## Assignment:
Recast every line below as a Markdown table with two columns, Number and Text, one row per line. Skip blank lines and leave the pictures out.
===== Information shown
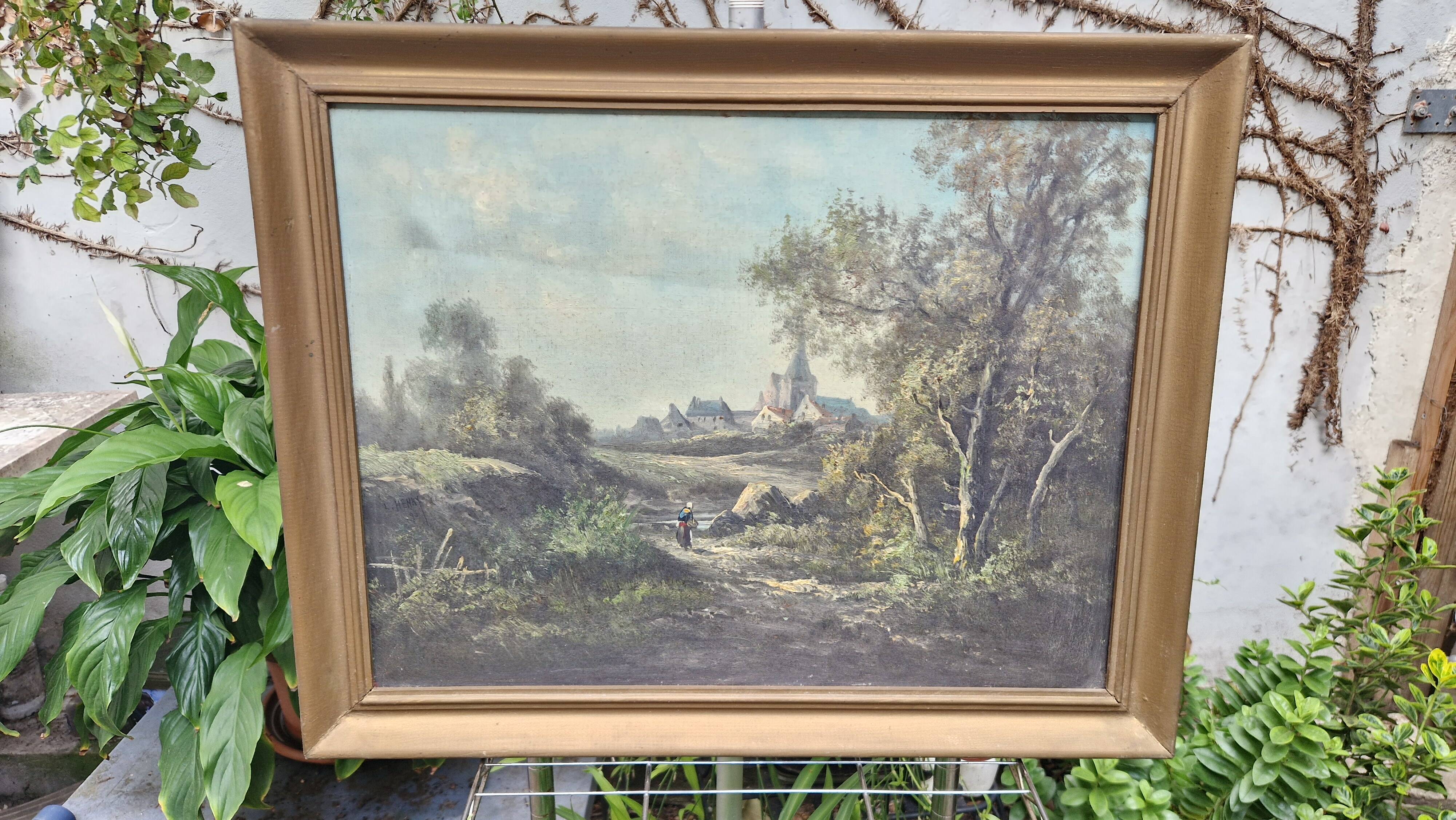 Oil on Canvas XIX – Barbizon School – Signed L. HENRY '98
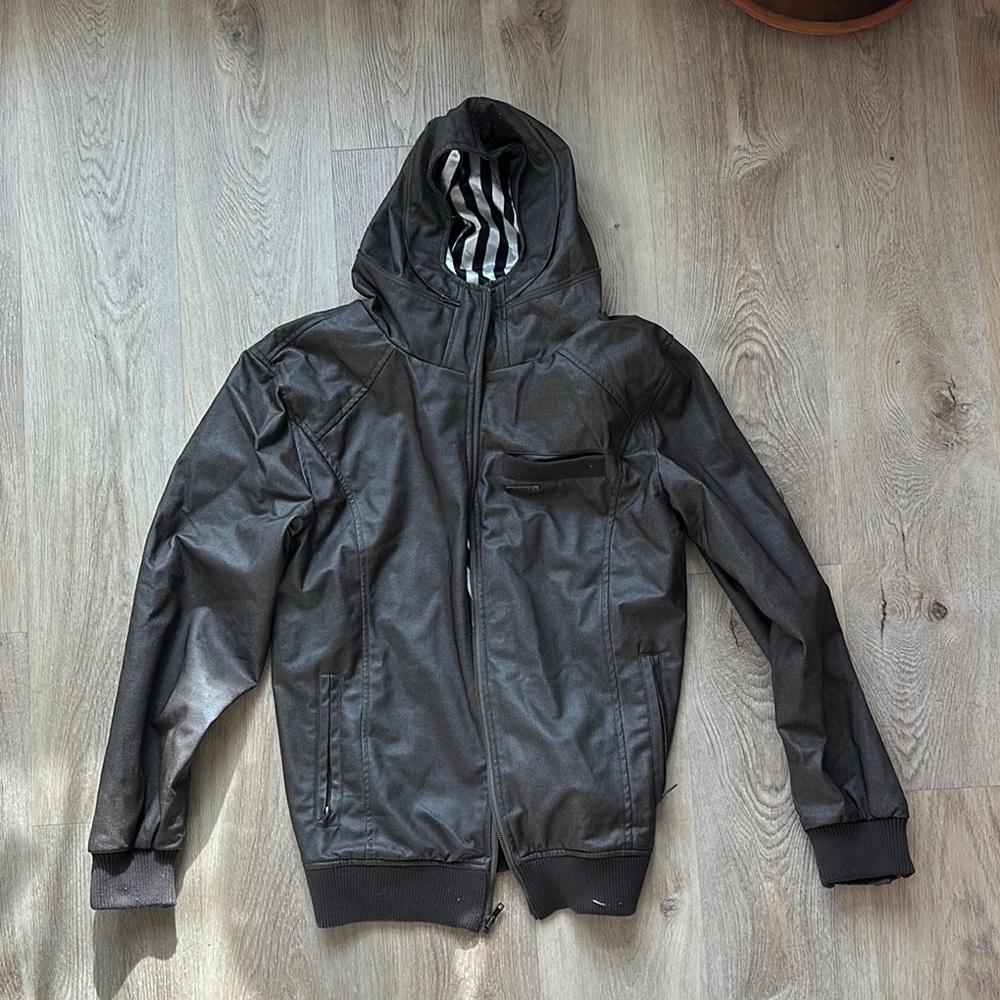 Lira Black Windbreaker Jacket with Hood and Slim Fit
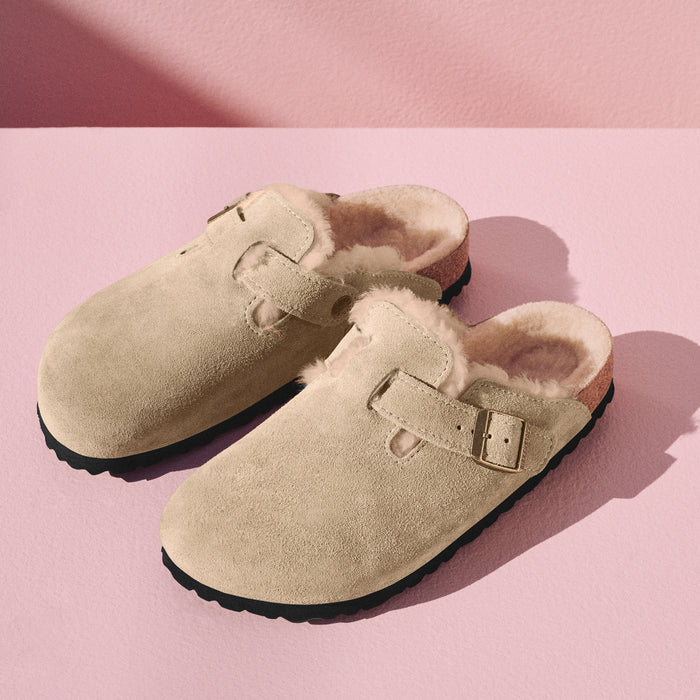 Women's Birkenstock Boston Shearling Taupe Suede Clog – Front View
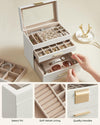 SONGMICS 4-Layer Jewelry Box with 3 Drawers and Glass Lid Cloud White and Gold Color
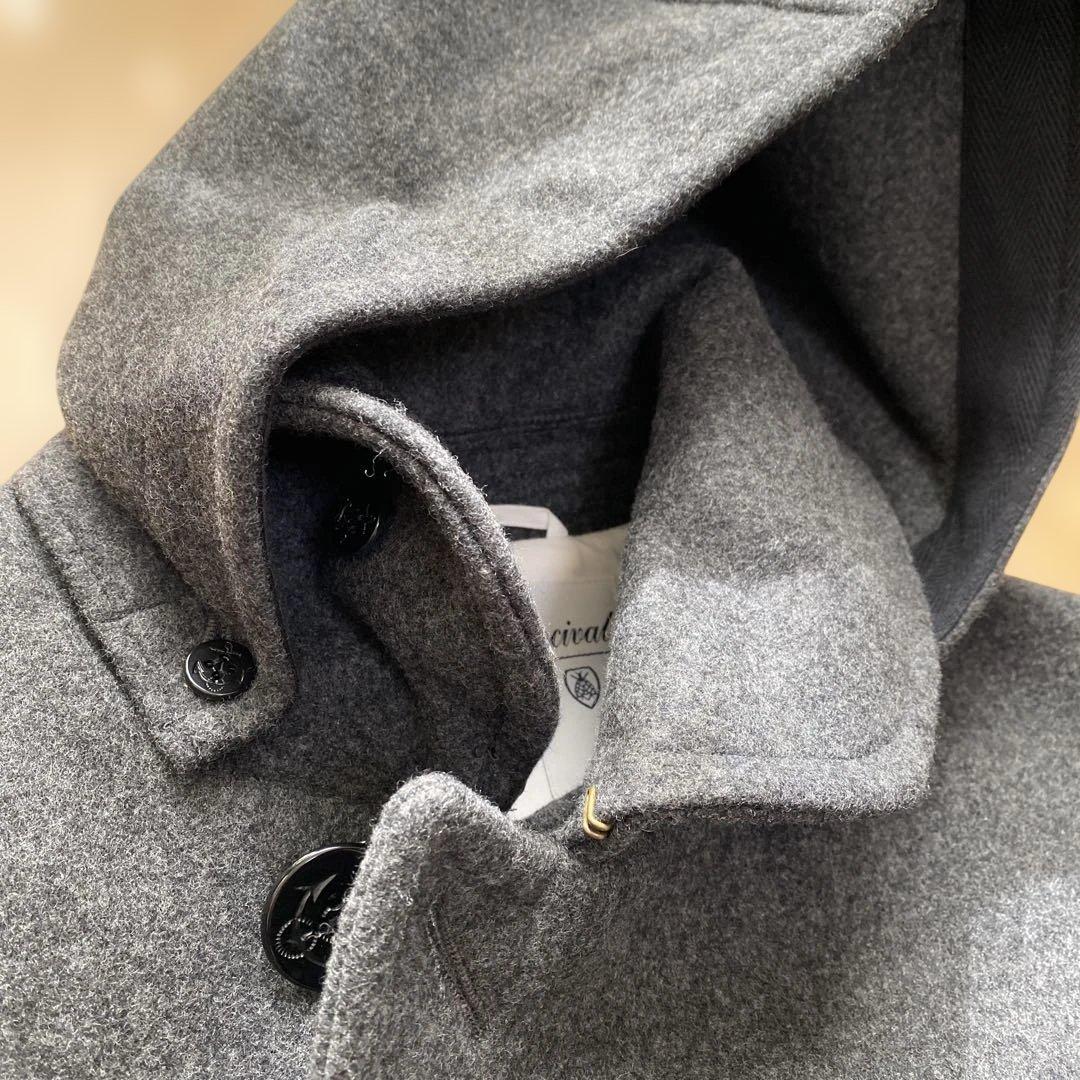 オーシバル　美品　ピーコート　ダークグレー フード付き(取り外し可能) サイズ4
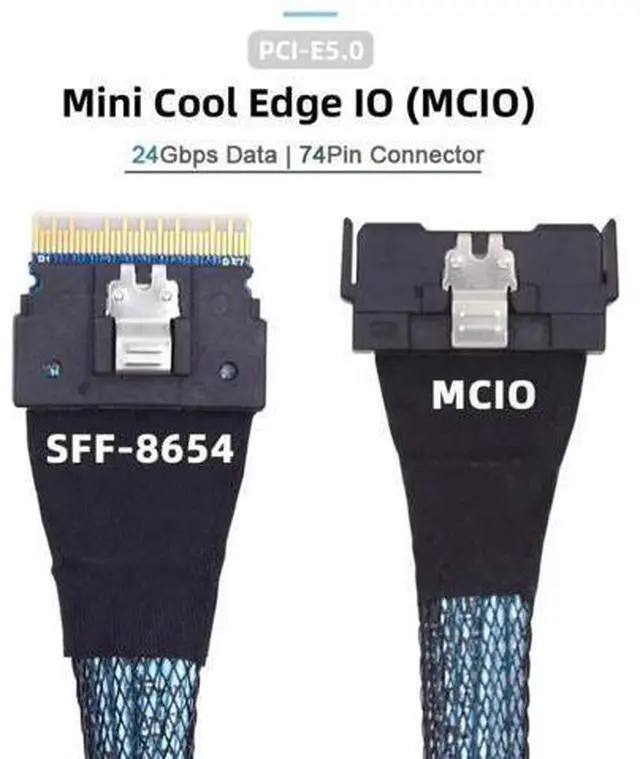 Alt view image 6 of 6 - PCI-E 5.0 Mini Cool Edge IO MCIO 74Pin to SFF-8654 8i 74Pin Slimline SAS 4.0 24 Gbps Extension Cable 50cm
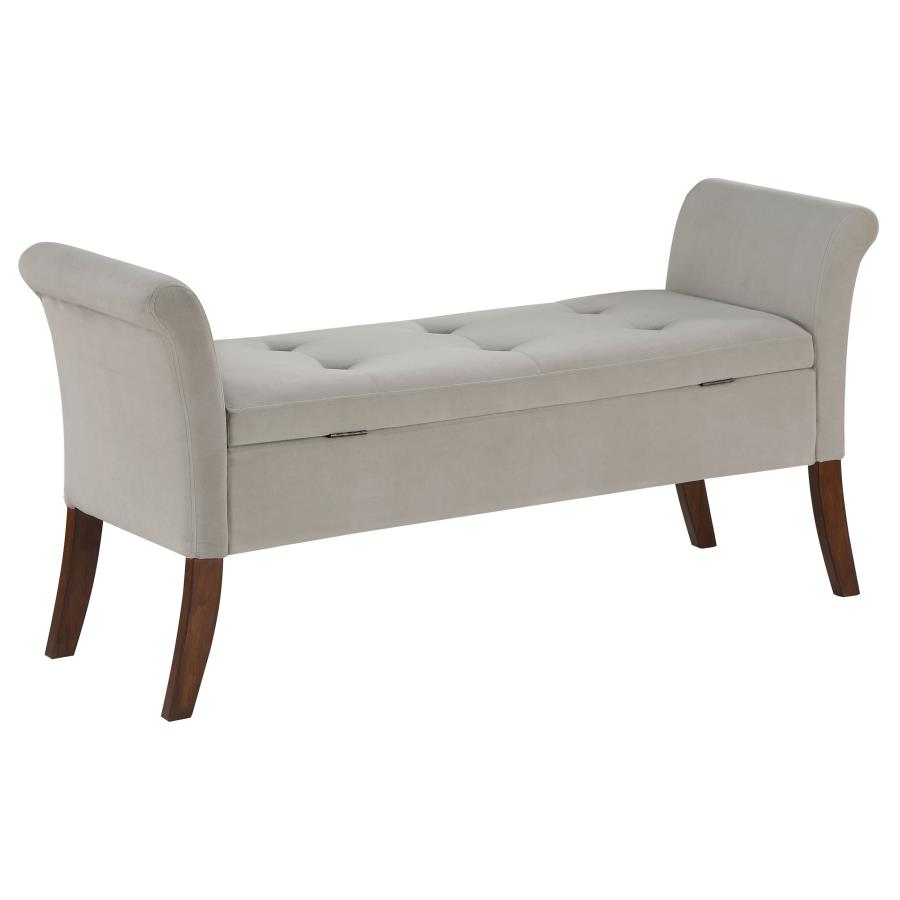 (image for) Farrah Velvet Upholstered Rolled Arm Storage Bench Beige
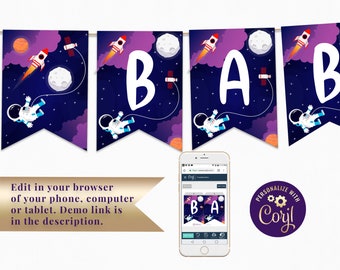 Banner editable del espacio exterior, Banner de astronauta, Banner de cohete, ID159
==========
## Reply:
| Number | Text |
|---|---|
| 1 |  Oil on Canvas XIX – Barbizon School – Signed L. HENRY '98 |
| 2 |  Lira Black Windbreaker Jacket with Hood and Slim Fit |
| 3 |  Women's Birkenstock Boston Shearling Taupe Suede Clog – Front View |
| 4 |  SONGMICS 4-Layer Jewelry Box with 3 Drawers and Glass Lid Cloud White and Gold Color |
| 5 |  オーシバル　美品　ピーコート　ダークグレー フード付き(取り外し可能) サイズ4 |
| 6 |  Alt view image 6 of 6 - PCI-E 5.0 Mini Cool Edge IO MCIO 74Pin to SFF-8654 8i 74Pin Slimline SAS 4.0 24 Gbps Extension Cable 50cm |
| 7 |  (image for) Farrah Velvet Upholstered Rolled Arm Storage Bench Beige |
| 8 |  Banner editable del espacio exterior, Banner de astronauta, Banner de cohete, ID159 |